Material provided:
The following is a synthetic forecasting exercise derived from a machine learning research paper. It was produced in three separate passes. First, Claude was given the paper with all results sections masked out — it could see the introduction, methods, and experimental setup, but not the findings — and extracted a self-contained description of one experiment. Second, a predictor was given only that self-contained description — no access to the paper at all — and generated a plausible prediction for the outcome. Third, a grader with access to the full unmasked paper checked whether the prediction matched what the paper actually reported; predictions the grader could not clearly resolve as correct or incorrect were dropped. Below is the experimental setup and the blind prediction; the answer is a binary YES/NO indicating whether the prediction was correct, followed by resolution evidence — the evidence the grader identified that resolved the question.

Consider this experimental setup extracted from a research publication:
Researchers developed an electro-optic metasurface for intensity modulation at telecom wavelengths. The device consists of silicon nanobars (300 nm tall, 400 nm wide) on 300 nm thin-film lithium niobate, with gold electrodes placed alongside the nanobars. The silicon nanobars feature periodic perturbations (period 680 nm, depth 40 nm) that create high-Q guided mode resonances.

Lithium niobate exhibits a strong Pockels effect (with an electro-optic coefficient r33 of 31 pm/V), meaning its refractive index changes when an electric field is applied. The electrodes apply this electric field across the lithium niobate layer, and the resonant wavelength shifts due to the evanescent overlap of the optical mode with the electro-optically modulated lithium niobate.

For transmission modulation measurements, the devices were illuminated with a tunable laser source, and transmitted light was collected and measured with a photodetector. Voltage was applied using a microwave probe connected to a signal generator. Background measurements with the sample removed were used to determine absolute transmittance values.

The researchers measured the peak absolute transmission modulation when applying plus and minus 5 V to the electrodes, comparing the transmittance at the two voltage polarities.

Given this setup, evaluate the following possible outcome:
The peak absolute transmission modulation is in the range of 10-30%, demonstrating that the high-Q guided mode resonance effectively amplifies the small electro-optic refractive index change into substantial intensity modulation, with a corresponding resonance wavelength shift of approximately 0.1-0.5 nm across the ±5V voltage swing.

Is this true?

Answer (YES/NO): NO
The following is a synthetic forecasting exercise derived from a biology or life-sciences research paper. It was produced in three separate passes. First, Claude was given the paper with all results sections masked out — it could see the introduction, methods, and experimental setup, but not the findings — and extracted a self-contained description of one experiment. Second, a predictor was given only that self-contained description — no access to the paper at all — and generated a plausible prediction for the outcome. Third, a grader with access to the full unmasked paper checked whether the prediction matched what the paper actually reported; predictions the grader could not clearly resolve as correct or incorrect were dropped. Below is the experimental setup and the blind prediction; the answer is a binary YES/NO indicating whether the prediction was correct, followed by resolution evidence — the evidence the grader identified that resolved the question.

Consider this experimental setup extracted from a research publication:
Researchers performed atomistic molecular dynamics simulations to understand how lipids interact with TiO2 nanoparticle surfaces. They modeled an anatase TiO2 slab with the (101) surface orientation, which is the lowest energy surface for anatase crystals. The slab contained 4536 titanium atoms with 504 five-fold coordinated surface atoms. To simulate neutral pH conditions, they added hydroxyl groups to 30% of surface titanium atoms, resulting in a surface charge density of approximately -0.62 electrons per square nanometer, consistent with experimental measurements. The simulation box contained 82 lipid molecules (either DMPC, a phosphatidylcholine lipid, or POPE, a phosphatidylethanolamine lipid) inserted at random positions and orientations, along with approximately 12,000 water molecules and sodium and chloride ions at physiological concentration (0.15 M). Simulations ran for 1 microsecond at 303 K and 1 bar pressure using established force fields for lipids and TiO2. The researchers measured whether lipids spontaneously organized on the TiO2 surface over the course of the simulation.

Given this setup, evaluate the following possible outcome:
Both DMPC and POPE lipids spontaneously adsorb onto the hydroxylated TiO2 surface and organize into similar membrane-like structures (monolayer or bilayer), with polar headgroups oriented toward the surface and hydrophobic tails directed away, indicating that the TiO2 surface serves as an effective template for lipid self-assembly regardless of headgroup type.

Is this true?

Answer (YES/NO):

What needs to be done: The answer is a number only: how many lines of the data above include "lipid"?

Solution: 2